**Task inputs**.
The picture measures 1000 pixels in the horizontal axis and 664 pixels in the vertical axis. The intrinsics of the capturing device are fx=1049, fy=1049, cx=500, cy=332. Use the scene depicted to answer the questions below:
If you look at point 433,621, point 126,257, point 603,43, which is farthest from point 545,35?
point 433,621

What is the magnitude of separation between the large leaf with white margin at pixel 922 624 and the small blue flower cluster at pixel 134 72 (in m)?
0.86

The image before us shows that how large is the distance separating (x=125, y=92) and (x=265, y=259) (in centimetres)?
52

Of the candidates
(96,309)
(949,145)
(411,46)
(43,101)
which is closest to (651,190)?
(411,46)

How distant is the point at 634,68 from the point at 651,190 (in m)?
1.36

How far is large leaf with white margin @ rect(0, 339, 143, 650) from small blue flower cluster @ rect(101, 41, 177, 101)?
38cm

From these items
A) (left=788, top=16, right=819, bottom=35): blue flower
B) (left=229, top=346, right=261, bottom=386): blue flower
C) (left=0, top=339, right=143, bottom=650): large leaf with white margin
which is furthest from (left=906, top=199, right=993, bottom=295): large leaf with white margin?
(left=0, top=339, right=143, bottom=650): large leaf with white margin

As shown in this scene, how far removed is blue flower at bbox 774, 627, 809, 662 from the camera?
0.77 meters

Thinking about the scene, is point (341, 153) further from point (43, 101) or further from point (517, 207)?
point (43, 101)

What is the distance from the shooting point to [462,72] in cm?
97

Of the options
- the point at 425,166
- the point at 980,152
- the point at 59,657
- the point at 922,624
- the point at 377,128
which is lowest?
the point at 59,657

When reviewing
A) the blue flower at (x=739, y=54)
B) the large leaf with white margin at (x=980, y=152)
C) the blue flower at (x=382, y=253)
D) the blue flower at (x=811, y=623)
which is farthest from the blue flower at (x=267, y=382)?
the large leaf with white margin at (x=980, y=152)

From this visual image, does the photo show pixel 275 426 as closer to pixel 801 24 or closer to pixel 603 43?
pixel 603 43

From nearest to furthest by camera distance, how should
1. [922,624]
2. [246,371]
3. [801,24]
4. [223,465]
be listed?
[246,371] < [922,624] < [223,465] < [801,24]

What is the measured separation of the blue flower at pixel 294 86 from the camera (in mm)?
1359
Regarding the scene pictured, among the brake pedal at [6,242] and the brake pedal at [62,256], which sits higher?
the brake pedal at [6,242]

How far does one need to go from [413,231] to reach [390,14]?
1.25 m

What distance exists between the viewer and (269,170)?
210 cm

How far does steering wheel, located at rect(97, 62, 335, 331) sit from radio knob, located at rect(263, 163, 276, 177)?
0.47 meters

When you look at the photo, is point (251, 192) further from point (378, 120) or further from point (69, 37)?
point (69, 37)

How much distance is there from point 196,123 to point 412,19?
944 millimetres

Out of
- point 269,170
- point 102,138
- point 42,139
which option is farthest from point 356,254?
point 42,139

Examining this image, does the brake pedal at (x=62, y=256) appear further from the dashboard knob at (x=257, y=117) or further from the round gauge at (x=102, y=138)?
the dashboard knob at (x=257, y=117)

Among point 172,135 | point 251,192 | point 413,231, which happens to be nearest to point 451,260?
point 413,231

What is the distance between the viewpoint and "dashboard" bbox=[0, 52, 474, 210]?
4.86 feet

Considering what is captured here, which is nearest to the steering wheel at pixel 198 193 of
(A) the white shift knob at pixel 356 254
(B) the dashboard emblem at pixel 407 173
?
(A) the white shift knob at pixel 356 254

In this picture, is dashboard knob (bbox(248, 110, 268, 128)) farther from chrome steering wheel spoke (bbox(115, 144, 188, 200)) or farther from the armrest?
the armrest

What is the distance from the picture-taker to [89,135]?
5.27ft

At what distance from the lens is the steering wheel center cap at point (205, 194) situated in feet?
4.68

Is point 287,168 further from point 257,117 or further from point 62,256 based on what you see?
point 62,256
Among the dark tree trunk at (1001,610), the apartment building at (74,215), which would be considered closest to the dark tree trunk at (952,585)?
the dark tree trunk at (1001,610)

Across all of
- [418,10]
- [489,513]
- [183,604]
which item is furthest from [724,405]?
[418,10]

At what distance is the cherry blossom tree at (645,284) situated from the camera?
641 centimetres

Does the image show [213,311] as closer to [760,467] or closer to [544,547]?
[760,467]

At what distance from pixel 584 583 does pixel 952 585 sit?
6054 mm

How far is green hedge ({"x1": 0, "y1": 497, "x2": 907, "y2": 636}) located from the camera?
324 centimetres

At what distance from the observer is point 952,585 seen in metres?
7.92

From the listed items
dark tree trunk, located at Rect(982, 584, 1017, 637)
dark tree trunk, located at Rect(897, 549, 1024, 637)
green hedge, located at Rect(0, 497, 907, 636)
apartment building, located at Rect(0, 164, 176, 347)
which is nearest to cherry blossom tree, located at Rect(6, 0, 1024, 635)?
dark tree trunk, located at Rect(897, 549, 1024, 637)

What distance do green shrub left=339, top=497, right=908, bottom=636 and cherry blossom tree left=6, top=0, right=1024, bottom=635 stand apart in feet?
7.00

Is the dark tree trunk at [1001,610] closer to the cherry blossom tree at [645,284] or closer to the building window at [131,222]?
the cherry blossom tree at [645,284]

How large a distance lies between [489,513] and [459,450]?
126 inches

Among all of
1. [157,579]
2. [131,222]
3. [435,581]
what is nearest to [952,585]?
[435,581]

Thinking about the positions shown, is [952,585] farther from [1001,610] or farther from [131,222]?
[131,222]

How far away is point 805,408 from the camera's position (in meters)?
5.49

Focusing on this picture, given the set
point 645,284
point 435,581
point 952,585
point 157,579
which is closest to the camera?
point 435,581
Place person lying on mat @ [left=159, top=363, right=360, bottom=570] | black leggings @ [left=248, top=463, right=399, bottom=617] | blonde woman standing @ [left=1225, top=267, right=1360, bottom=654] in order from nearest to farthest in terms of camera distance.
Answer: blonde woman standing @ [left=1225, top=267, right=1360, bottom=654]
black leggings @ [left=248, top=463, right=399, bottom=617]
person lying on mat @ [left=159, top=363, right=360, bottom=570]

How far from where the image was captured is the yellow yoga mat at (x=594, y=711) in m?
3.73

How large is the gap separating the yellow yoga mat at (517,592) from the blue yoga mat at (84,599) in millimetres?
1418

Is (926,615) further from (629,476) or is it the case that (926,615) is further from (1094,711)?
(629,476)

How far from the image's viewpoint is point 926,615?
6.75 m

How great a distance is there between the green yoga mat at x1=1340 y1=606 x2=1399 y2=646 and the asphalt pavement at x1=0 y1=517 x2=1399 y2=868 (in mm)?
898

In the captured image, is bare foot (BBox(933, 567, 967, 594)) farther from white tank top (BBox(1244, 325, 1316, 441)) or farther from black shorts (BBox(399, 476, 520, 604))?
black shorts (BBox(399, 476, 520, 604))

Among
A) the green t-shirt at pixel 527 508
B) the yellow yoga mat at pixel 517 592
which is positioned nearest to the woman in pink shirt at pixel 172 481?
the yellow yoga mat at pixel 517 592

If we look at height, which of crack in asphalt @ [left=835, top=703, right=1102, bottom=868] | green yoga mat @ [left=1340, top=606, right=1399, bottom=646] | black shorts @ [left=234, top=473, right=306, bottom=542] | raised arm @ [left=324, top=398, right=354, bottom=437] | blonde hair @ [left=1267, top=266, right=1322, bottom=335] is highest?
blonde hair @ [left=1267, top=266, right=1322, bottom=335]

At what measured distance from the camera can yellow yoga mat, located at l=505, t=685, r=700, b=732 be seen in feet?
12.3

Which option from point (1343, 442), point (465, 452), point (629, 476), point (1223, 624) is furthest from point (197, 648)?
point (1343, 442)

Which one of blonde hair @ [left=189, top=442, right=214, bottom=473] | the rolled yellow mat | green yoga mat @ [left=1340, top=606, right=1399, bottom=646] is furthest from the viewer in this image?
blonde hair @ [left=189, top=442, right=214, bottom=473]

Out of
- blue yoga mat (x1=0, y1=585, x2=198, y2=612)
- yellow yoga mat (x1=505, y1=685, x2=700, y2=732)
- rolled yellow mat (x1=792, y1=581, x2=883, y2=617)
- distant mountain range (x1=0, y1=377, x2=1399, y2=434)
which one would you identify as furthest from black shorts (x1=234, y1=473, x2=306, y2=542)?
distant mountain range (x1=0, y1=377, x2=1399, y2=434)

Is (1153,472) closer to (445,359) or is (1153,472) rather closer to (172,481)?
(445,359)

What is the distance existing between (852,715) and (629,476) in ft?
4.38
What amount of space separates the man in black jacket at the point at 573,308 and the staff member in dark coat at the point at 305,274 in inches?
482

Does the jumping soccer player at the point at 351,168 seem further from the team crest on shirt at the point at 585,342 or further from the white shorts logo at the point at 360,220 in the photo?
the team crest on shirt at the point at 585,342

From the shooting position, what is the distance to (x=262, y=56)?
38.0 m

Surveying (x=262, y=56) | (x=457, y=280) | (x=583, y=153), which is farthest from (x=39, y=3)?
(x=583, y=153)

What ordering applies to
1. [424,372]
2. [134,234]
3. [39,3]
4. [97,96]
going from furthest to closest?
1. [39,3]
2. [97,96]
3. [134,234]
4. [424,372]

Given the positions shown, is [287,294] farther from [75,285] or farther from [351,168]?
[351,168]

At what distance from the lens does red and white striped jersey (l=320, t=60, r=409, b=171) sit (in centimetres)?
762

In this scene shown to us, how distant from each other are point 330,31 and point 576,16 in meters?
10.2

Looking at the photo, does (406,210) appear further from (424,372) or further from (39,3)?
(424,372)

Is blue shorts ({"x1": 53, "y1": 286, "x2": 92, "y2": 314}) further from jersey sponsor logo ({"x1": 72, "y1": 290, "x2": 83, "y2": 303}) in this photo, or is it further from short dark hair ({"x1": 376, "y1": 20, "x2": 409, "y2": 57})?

**Exercise requirements**. Starting at the line that contains "From the shooting position, what", print every line through the end of the listing, word for word. Leave out all the rest.

**Result of this task**.
From the shooting position, what is the distance to (x=262, y=56)?
38.0 m

Surveying (x=262, y=56) | (x=457, y=280) | (x=583, y=153), which is farthest from (x=39, y=3)?
(x=583, y=153)

What ordering applies to
1. [424,372]
2. [134,234]
3. [39,3]
4. [97,96]
going from furthest to closest?
1. [39,3]
2. [97,96]
3. [134,234]
4. [424,372]

Given the positions shown, is [287,294] farther from [75,285] or farther from [351,168]?
[351,168]

At what distance from the lens does red and white striped jersey (l=320, t=60, r=409, b=171) sit (in centimetres)?
762

In this scene shown to us, how distant from each other are point 330,31 and point 576,16 in meters?
10.2

Looking at the photo, does (406,210) appear further from (424,372) or further from (39,3)?
(424,372)

Is blue shorts ({"x1": 53, "y1": 286, "x2": 92, "y2": 314}) further from jersey sponsor logo ({"x1": 72, "y1": 290, "x2": 83, "y2": 303}) in this photo, or is it further from short dark hair ({"x1": 376, "y1": 20, "x2": 409, "y2": 57})?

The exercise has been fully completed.